Menurut Imam al-Ghazali, iman adalah mengucapkan dengan lidah, mengakui benarnya dengan hati dan mengamalkan dengan anggota badan. Bila dikaitkan dengan sejarah ibadah kurban, sungguh keimanan yang begitu luar biasa kokoh diperlihatkan oleh Nabi Ibrahim dan Ismail. Buah dari keimanan mereka adalah melaksanakan perintah penyembelihan dari Allah SWT. Mereka siap untuk melakukan apa saja yang diperintahkan Allah, termasuk mengorbankan orang yang disayangi bahkan nyawanya sekalipun.
2). Nilai pendidikan akhlak. Dalam kitab Ihya’ ‘Ulumuddin Imam al-Ghazali sangat menekankan aspek akhlak dalam sistem pendidikannya karena menurutnya tujuan pendidikan agama adalah pendidikan akhlak itu sendiri. Pendidikan akhlak menurut al-Ghazali merupakan suatu proses pembentukan manusia yang memiliki jiwa yang suci, kepribadian yang luhur yang bertujuan untuk mendekatkan diri kepada Allah.

···

(Latihan) Tulis ulang tanpa perubahan bagian teks tentang pandangan Imam al-Ghazali yang dimulai dengan "Menurut Imam al-Ghazali, iman" dan berlanjut sampai "bahkan nyawanya sekalipun.".

(Entri)
···

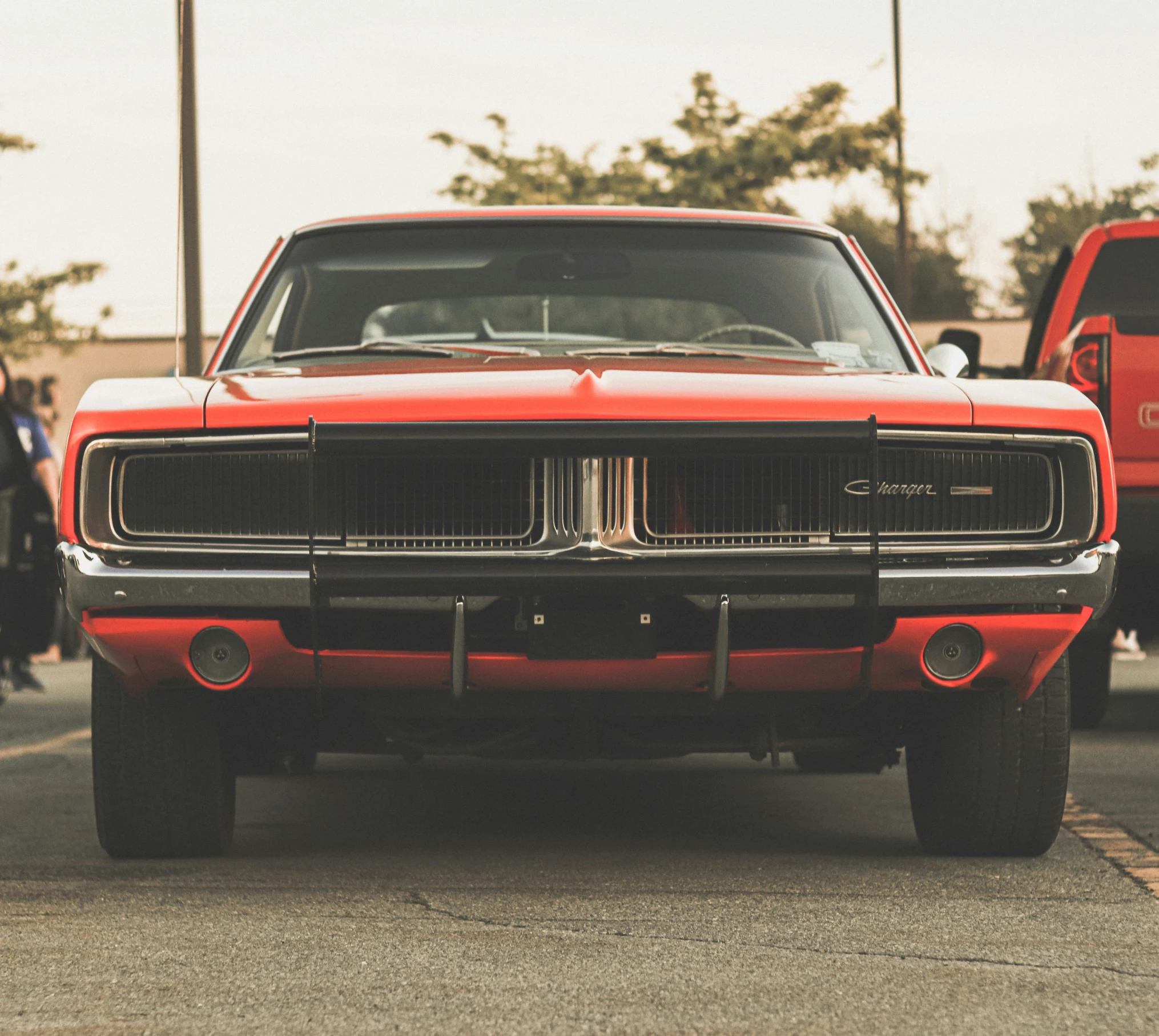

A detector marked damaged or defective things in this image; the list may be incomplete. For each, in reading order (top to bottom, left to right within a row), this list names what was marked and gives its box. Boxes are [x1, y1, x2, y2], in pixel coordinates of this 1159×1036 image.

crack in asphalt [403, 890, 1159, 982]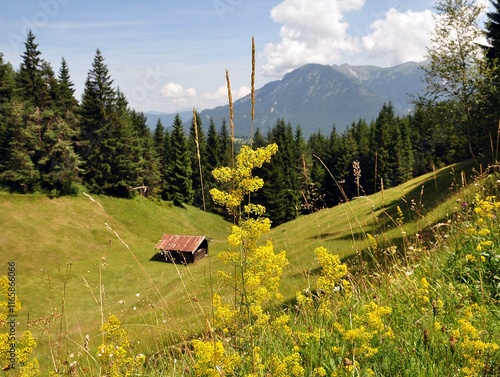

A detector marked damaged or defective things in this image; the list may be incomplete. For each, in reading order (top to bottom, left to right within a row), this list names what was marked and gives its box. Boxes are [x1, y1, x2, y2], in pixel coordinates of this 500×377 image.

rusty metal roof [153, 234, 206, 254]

···

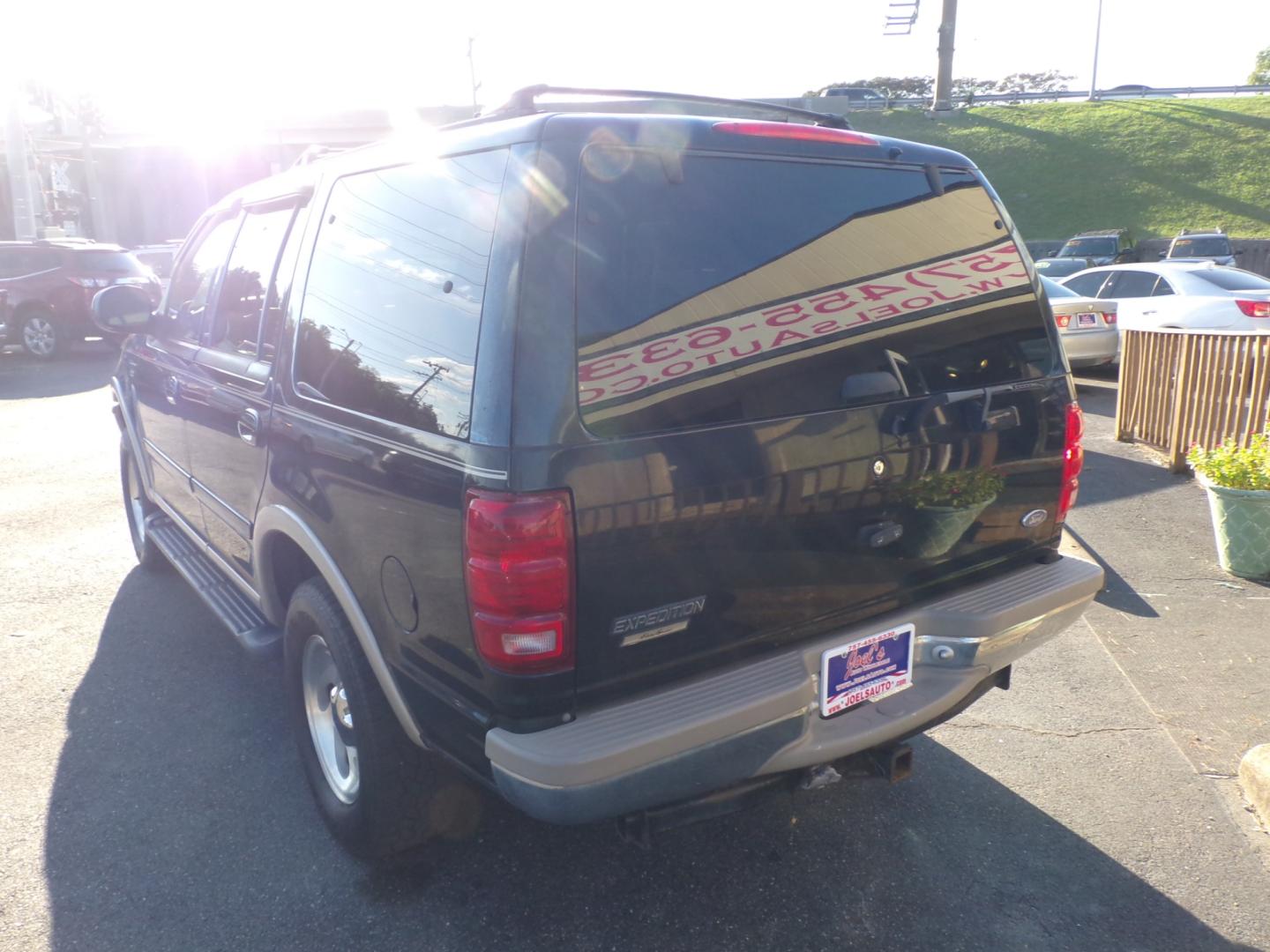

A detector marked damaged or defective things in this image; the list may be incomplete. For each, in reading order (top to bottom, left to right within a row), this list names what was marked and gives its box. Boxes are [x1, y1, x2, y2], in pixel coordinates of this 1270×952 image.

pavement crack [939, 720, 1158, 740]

···

(Jawaban Tertulis)
Menurut Imam al-Ghazali, iman adalah mengucapkan dengan lidah, mengakui benarnya dengan hati dan mengamalkan dengan anggota badan. Bila dikaitkan dengan sejarah ibadah kurban, sungguh keimanan yang begitu luar biasa kokoh diperlihatkan oleh Nabi Ibrahim dan Ismail. Buah dari keimanan mereka adalah melaksanakan perintah penyembelihan dari Allah SWT. Mereka siap untuk melakukan apa saja yang diperintahkan Allah, termasuk mengorbankan orang yang disayangi bahkan nyawanya sekalipun.